Circunstâncias mínimas e de época, pessoais e comunitárias, coisas que acontecem tanto em Dublin como em Malta ou na Finlândia e diante das quais, para nos recordar a «tarefa que temos», está o texto de don Giussani, recordado também na ordem do dia (“Viver a comunhão, construir a Igreja”). Escreve don Gius em Una rivoluzione di sé. La vita come comunione (Rizzoli, 2024): «A tarefa que temos, se Cristo é a nossa esperança, é colaborar na Sua continuidade na história». Uma ocasião, como foi várias vezes repetido também na Maceira, para redescobrir aquele dom precioso que é o carisma dado a don Giussani. Para ser, disse o Francesco Cassese, responsável da Fraternidade de CL para a Diocese de Milão e que, desde o ano passado, acompanha as comunidades da Suíça, citando as palavras dirigidas em 2022 pelo Cardeal Kevin Farrell a Davide Prosperi, «fator de renovação a partir de toda a experiência eclesial, levando tudo o que vocês são».

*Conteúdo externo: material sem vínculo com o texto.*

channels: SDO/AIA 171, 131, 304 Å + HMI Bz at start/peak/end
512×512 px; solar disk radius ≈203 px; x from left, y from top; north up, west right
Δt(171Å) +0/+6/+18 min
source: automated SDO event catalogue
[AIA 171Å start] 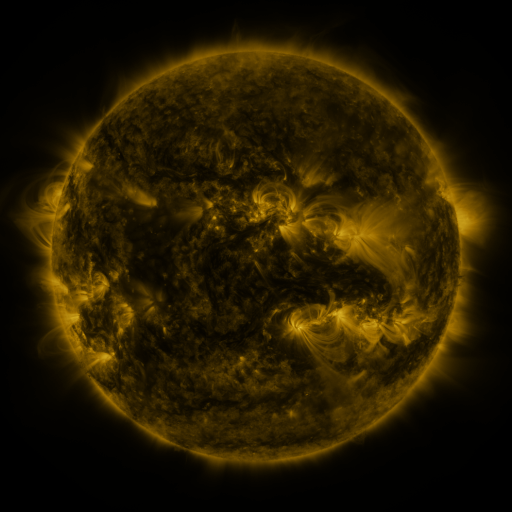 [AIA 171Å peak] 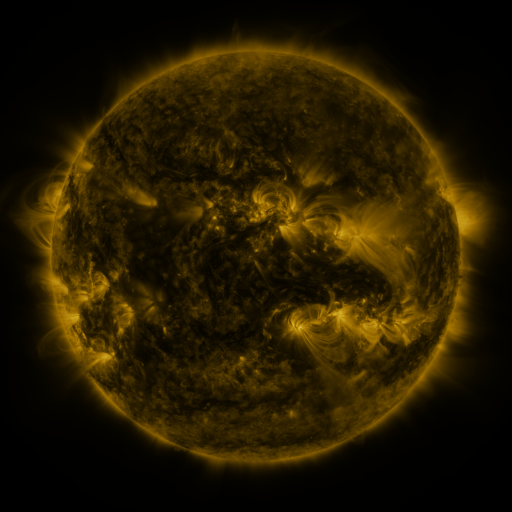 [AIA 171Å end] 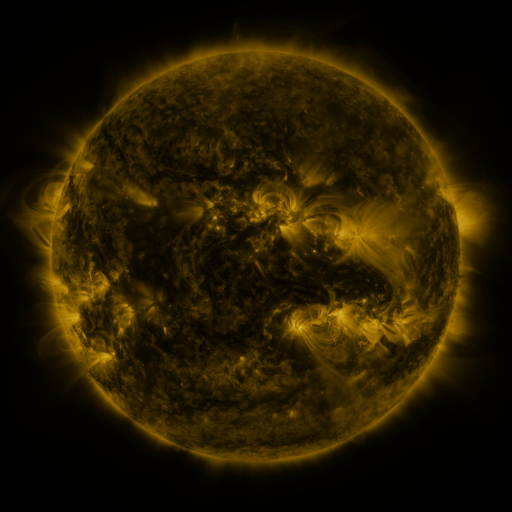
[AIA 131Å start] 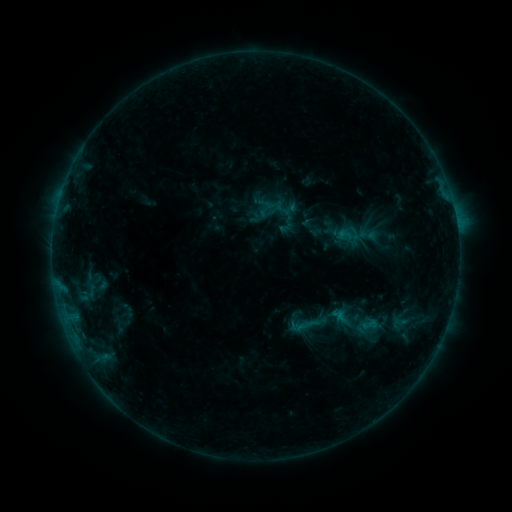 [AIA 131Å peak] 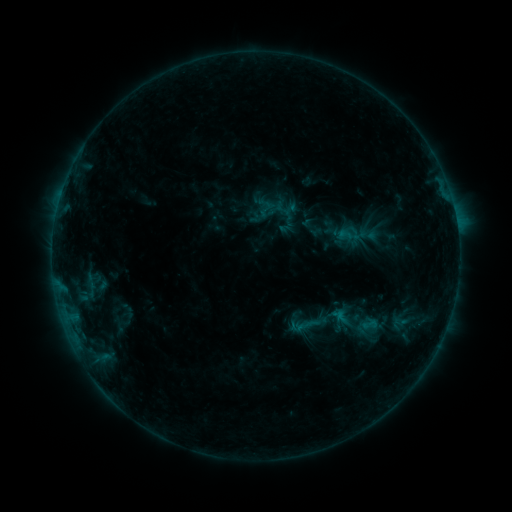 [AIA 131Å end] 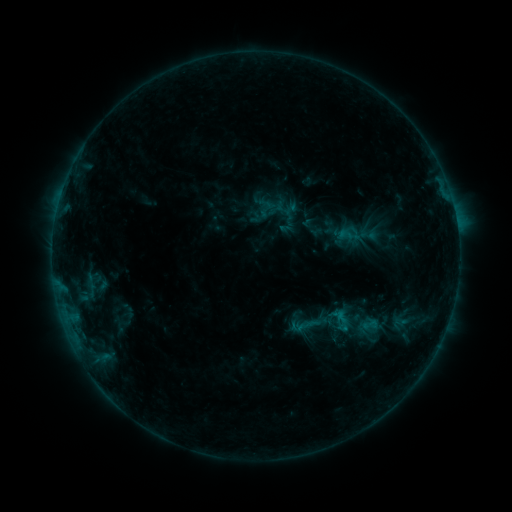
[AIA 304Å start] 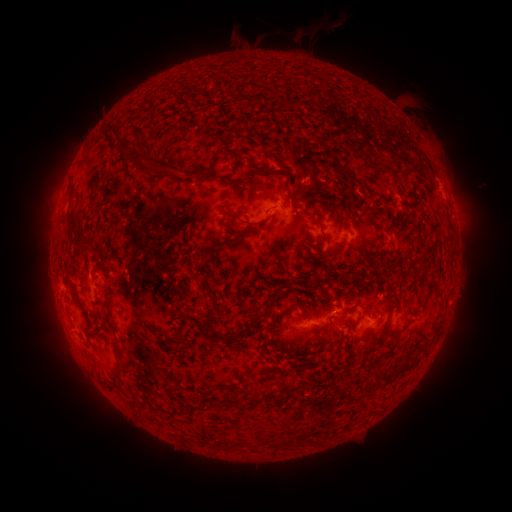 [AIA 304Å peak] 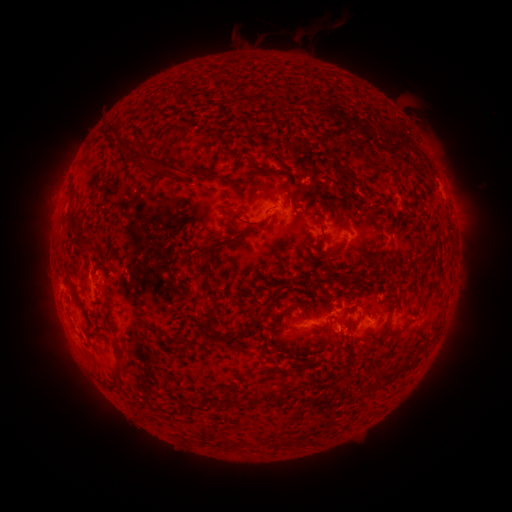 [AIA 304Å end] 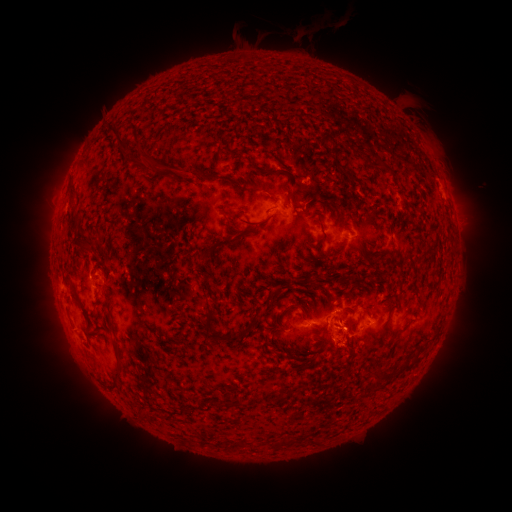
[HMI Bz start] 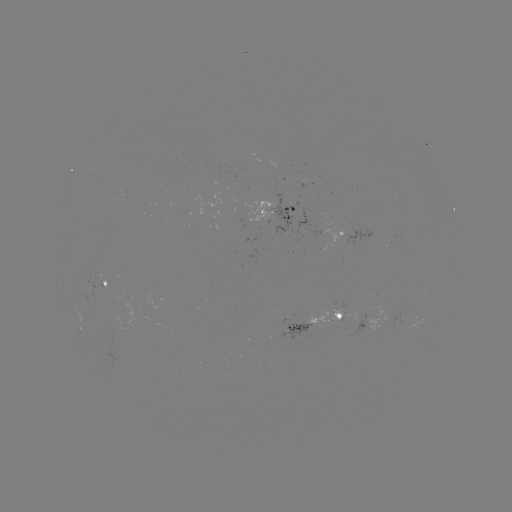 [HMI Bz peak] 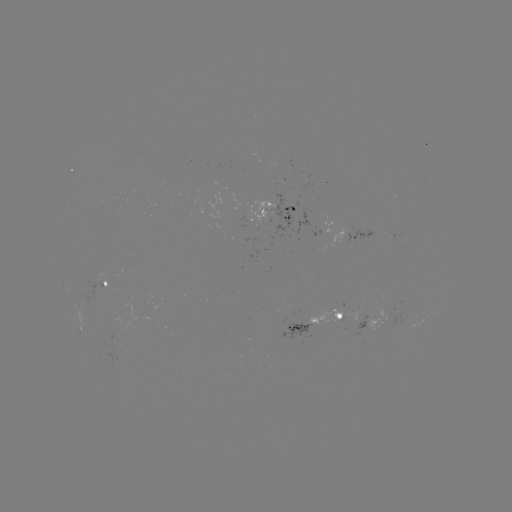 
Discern eruption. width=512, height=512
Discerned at [335, 343].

Comos nos ajudarmos a ter consciência desta tarefa? «Ninguém cresce sem seguir», observou várias vezes o padre Stefano Alberto, preciso e metódico a reconduzir a fator comum observações e contributos. Seguir o quê? «Os critérios de outro, como a criança com a mãe». É uma dinâmica da experiência, é uma exigência profunda do eu, mas o seu apelo pretende ser um apelo à importância do «fator comunional» descrito por don Giussani no capítulo XIII d’ O sentido religioso, aquele fator que, «sozinho, ajuda a vencer o medo» de arriscar. Arriscar um juízo, uma relação, uma presença. É fundamental porque, sublinha, «a necessidade de autoridade, que é uma coisa fora de mim, se encontra na estrutura do coração». E a fé «exalta esta dinâmica». Enquanto «o mundo, pelo contrário, nos convida a que nos queiramos safar sozinhos». Claro, é preciso um «percurso paciente de educação do nosso humano, que está muitas submerso debaixo dos detritos».

Como os discípulos que estavam com Jesus mesmo quando não o percebiam – longe d’Ele, a quem iremos? – este grupo de responsáveis reunidos onde outrora partiam as naus que descobriram o mundo sabe que, «para ser eu próprio, tenho necessidade de viver a comunhão». E também eles ficam, entre as dificuldades de trabalhos exigentes e de famílias para cuidar, para porem aquelas «pazadas de cola», como diz ainda o Pezzuto, citando Giussani, que ligavam os doze a Jesus. Para aprender a conhecer a «intimidade misteriosa de Deus», do Pai, para usar uma expressão utilizada por monsenhor Giovanni Paccosi nos recentes Exercícios da Fraternidade. Aquela intimidade que é o conteúdo da autoconsciência de Cristo. Que é o coração de toda a missão autêntica. Aquele amor que começa a arder nos seus corações. Com o estremecimento de um Fado português. Como «presença embora cruz na alma de quem ficou», canta Maria Teresa de Noronha em Minha luz. Entretanto, no terminal das partidas de Lisboa há quem releia os apontamentos tomados. Não perdem tempo. Dentro de um mês, na Europa, são as férias da comunidade. E têm de começar já a ser preparadas.